HER ŞEYİN BAŞLANGICI
-Kimse umurumda değil!"

Hava kararmıştı ve ben her zaman ki gibi karakolun terasında elimde ki sıcak kahveyle manzaraya bakıyordum.

"Komiserim, sorgu var. Şevket Amirim sizi çağırıyor."

"Tamam, Soner, geliyorum. Sende şu kahveyi çağ ocağına koyar mısın müsaitsen?" yavaşça ayağa kalktım ve üstümü başımı düzelterek sorgu odasına gittim. Sandalyede aradığımız adamın baş yardımcısı duruyordu. Nasıl oluyordu da bütün adamlarını zayıf seçecek kadar düşük bütçeli bir katil olabiliyordu?

Dosyayı elime alıp baktığımda şaşırmadığım bir sicil vardı. Bir sürü suç ve söylenen yalanlar. Öfkeli gözlerle isme baktım.

Caner Tekin

"Neden hâlâ o adamın yanındasın, Caner?"

Gözlerini kaçırdı ve yanındaki avukatına baktı.

"Sende hâlâ bu herifin avukatlığını mı yapıyorsun?" ikisi bir kelime bile etmedi. Sakin olmalıydım. "Avukat Cemal Güngören, anlat bakalım."

"Müvekkilimin hiç bir suçu yoktur. Ne diye sorguya çekiyorsunuz?!" sesini yükselmişti bir komisere karşı ses yükseltmek he?

"O sesini indireceksin ilk önce!.." elimi masaya sertçe vurarak ikisini de sıçırttım. "Lan madem müvekkilinin bir suçu yok. Neden şu anda seninle sorgu odasında, bizim önümüzde, elleri kelepçeli, korkuyor. Neden?" Caner'in yüzüne baktım. "Küçücük kızdan ne istedin be geri zekalı?!"

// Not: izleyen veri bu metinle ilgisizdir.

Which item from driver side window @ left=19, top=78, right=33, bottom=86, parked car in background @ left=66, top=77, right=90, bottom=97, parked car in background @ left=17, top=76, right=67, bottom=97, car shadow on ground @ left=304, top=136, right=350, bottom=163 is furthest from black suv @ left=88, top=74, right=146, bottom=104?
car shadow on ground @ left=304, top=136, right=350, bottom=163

Ürkekçe kafasını kaldırarak gözlerime baktı. "Çok güzeldi ne yapayım? Aşık oldum resmen." birde ballandıra ballandıra anlatıyordu.

"Birde çok güzelmiş gibi söylüyorsun. Geri zekalı! Daha 9 yaşında kız! Tecavüz etmişsin, dayanamamış intihar etmiş!"

"İntihar edeceğini düşünmemiştim." gözleri film cama bakıyordu. Kapının yanında ki telefon çaldı.

"Efendim müdürüm? Bu kadar mı? Peki müdürüm..." masanın yanına geldim ve demirdeki takılı kelepçeyi çözdüm ve ellerine geri taktım." Zaten sen düşünebilecek kadar akıllı biri olsaydın; o enayi patronun yanında durmazdın." Kapıdan çıktık. Ve Caner'i, Soner'e bıraktım.

"Nereye götürüyorsunuz?" dedi çırpınan balık gibi.

"Soner, konuşturma şunu!" dedim sesimi bastırarak.

"Caner, kes sesini!" Soner, söylenerek adamı hücreye götürürken ben Cemal Müdüre döndüm.

"Müdürüm, neden bitirdik hemen sorguyu?" dedim saçlarımı yana atarken.

"Konuşmak gibi bir derdi yoktu da ondan. Görmedin mi? Adam sen konuşmasan uyuyacaktı. Ne halt işlemişse uykusuz kalmış." dedi yavaşça yürümeye başlarken.

"Eh, peki o zaman. Bir şey içer misiniz? Odanıza göndereyim benim izin saatim geldi. Yarın görüşürüz."

"3 şekerli çay alırım! Yarın gecikmeden geliyorsunuz!"